▸ **Yapılacak Çalışmalar**:
1. İnsan ve değişim konulu metinde "Bazen bir haber" diye başlayan cümlede insanı değiştirebilen şeylerin hepsini sıralayın.
2. İnsan ve değişim konulu metinde "Bir zamanlar mağarasından" ifadesinden başlayıp "içsel bir devrim." ifadesi de dahil olmak üzere bölümü hiç değiştirmeden aktarın.

▸ **Okuma Metni**:
Değişimin kalbinde insan
Her şey değişiyor. Zihnimizden başlayan bir kıpırtıyla, formumuza, işleyişimize, kurumlarımıza, doğaya ve hatta vicdanımıza kadar uzanan bir değişim dalgası içindeyiz.
Bir zamanlar mağarasından çıkan insan, toprağa kök salarak yerleşik hayata geçtiğinde sadece yaşam biçimini değil, dünyaya bakışını da değiştirdi. Ama bugün, değişim artık yavaş değil; aniden, hızla, kimi zaman fark edilmeden gerçekleşiyor.
Bazen bir haber, bir bakış, bir karşılaşma ya da bir kayıpla değişir insan. Ama bazen hiçbir şey olmadan, bir sabah uyanırsın ve dünya artık bildiğin dünya değildir. Oysa dışarıdan bakan için her şey yerli yerindedir. Ama içeride, ruhun sarsılmıştır. Artık eskisi gibi düşünemezsin. İşte bilinç böyle bir andır; görünmeyen bir kırılmayla şekillenen içsel bir devrim.

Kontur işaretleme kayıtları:
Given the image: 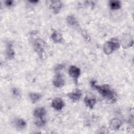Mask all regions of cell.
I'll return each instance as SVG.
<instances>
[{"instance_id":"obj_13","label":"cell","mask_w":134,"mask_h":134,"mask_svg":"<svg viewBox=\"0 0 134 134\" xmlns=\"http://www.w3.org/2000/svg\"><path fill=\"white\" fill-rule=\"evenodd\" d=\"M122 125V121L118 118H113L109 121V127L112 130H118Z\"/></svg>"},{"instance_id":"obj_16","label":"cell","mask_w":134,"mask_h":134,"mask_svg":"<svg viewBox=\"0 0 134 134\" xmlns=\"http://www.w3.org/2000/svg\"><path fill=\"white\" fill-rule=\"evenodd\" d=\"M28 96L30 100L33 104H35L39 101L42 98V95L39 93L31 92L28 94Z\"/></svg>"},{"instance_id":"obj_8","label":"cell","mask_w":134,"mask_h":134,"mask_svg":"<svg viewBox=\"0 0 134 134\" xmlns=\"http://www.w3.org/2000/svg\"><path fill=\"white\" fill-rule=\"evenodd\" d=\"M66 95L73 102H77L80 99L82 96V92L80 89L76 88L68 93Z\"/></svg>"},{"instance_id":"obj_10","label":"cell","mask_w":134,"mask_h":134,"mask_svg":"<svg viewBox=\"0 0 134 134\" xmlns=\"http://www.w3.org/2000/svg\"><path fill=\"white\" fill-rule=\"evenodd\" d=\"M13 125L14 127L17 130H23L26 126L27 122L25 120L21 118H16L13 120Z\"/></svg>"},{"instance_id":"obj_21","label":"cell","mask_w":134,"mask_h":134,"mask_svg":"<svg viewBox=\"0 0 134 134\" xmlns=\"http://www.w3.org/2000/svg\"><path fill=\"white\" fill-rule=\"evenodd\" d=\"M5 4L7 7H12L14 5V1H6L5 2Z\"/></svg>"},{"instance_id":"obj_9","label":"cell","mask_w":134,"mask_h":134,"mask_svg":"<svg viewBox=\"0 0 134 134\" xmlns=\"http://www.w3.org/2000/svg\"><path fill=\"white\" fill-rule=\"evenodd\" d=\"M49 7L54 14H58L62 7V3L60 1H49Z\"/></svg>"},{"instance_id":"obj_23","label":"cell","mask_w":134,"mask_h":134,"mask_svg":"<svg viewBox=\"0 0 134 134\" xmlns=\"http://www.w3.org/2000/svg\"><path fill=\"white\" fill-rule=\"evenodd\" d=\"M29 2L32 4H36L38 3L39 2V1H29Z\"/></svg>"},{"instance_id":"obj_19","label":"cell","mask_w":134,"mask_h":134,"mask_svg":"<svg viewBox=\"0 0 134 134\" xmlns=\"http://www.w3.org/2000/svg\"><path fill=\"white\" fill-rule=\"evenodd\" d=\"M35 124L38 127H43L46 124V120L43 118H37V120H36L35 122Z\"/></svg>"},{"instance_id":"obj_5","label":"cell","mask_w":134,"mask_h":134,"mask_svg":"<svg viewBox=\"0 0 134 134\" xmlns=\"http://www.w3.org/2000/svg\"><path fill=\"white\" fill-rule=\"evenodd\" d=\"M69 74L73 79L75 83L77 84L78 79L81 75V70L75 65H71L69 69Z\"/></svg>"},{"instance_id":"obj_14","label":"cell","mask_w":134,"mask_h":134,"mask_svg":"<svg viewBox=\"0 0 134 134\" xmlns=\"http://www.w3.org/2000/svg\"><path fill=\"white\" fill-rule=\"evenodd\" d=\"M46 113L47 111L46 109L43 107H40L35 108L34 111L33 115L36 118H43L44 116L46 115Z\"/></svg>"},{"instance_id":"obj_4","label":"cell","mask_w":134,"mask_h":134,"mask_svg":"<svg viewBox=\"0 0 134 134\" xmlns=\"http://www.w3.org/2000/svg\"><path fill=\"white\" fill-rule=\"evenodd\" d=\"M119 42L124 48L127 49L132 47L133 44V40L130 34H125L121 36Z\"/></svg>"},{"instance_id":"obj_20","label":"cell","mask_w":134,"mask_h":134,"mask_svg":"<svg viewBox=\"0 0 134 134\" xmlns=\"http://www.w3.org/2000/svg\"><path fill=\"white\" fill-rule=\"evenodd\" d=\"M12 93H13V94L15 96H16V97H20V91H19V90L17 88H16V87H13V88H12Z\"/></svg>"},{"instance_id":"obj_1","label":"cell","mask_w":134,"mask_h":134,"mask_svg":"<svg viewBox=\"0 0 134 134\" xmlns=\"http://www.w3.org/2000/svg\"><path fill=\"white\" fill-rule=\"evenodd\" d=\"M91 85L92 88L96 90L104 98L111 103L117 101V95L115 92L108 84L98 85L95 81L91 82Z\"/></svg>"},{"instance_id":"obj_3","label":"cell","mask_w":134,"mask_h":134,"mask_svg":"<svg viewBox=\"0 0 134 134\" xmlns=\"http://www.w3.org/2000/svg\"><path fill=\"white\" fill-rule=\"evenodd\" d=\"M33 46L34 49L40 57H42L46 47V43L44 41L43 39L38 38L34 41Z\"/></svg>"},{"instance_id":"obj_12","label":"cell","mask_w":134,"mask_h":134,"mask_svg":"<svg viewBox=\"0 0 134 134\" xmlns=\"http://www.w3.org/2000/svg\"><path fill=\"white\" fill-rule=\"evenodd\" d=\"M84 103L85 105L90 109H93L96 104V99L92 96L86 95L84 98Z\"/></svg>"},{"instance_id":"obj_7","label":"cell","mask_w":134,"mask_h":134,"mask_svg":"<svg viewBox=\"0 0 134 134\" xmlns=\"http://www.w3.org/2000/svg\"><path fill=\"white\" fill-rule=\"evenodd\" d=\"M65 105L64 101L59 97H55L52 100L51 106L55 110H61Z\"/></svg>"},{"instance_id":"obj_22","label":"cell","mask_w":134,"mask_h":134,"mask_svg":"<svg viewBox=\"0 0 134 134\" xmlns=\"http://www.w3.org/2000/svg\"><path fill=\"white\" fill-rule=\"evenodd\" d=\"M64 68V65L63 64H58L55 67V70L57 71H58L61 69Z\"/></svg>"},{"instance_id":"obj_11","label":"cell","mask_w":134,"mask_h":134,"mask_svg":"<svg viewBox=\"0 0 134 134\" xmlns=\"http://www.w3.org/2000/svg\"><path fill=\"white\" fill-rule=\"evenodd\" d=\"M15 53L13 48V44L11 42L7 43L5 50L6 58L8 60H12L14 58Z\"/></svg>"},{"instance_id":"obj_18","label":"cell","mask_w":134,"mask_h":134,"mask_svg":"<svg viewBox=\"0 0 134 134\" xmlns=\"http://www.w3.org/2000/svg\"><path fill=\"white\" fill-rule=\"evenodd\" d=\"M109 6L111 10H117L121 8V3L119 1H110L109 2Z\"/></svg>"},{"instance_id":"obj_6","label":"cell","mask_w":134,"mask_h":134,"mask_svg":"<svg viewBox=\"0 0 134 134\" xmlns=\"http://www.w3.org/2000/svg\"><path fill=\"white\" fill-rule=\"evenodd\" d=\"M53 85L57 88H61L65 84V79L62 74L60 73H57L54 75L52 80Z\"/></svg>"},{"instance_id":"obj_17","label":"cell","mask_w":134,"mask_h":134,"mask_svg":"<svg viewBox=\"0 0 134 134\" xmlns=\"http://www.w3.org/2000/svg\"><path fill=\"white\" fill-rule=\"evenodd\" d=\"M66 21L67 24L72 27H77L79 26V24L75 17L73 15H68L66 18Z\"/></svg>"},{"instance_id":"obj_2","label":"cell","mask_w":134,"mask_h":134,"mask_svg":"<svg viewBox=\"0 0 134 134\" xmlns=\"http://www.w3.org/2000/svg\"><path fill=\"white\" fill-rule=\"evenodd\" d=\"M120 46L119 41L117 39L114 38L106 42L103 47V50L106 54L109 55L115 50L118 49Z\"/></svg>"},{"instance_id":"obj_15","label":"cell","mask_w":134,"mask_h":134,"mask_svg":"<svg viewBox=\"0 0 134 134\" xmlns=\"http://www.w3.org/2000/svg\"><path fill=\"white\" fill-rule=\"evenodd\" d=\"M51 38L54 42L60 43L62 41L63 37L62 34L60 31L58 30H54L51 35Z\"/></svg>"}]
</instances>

▸ **Çözümler**:
1. bir haber, bir bakış, bir karşılaşma, bir kayıp

2.
Bir zamanlar mağarasından çıkan insan, toprağa kök salarak yerleşik hayata geçtiğinde sadece yaşam biçimini değil, dünyaya bakışını da değiştirdi. Ama bugün, değişim artık yavaş değil; aniden, hızla, kimi zaman fark edilmeden gerçekleşiyor.
Bazen bir haber, bir bakış, bir karşılaşma ya da bir kayıpla değişir insan. Ama bazen hiçbir şey olmadan, bir sabah uyanırsın ve dünya artık bildiğin dünya değildir. Oysa dışarıdan bakan için her şey yerli yerindedir. Ama içeride, ruhun sarsılmıştır. Artık eskisi gibi düşünemezsin. İşte bilinç böyle bir andır; görünmeyen bir kırılmayla şekillenen içsel bir devrim.